-- MATERIAL TO PROCESS follows --
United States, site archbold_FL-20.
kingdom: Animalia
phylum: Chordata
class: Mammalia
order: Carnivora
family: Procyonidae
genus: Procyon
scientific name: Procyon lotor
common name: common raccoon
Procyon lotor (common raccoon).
-- MATERIAL TO PROCESS concluded --
-- MATERIAL TO PROCESS follows --
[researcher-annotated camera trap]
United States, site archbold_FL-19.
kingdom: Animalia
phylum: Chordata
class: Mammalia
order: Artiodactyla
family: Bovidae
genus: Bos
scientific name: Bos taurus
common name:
-- MATERIAL TO PROCESS concluded --
-- MATERIAL TO PROCESS follows --
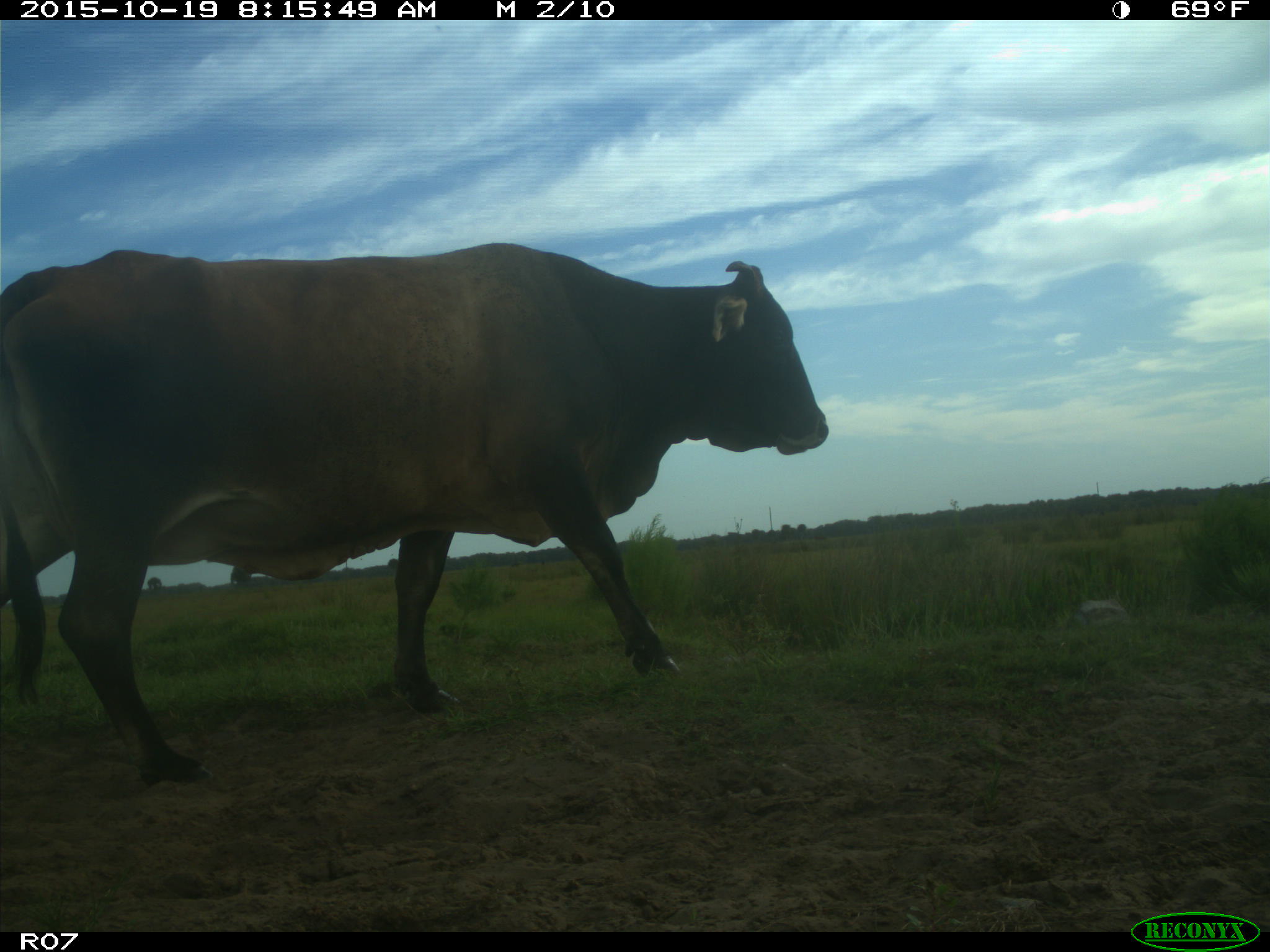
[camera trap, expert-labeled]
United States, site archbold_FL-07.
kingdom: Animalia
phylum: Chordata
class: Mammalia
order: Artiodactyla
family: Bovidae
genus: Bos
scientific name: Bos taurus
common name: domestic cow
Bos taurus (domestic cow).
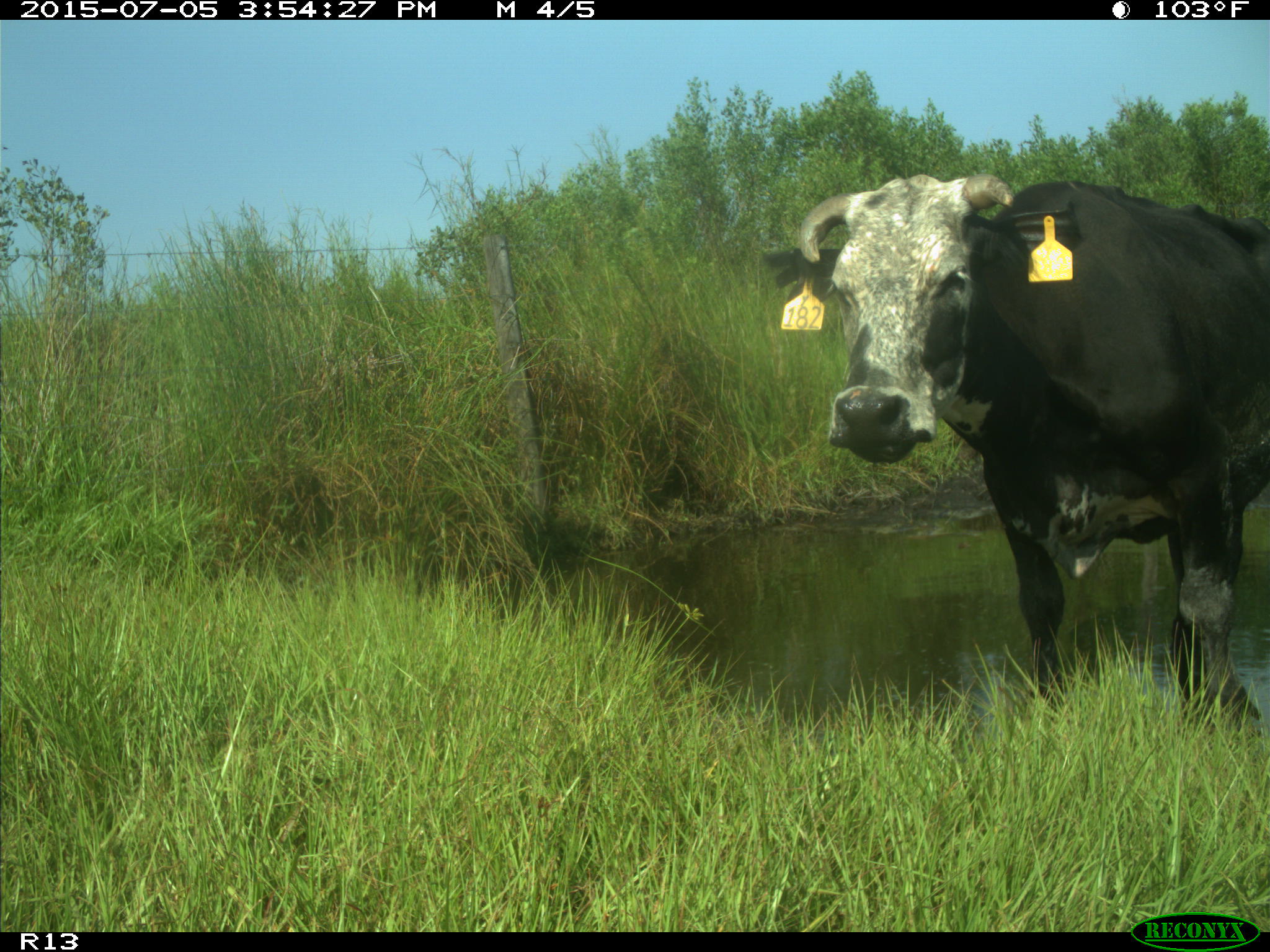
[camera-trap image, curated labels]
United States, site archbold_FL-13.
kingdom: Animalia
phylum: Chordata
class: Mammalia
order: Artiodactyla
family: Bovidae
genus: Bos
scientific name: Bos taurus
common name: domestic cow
-- MATERIAL TO PROCESS concluded --
**EXERCISE AIM:**
Where a line of the records contains the word "camera", copy that line.

**COMPLETED EXERCISE:**
[researcher-annotated camera trap]
[camera trap, expert-labeled]
[camera-trap image, curated labels]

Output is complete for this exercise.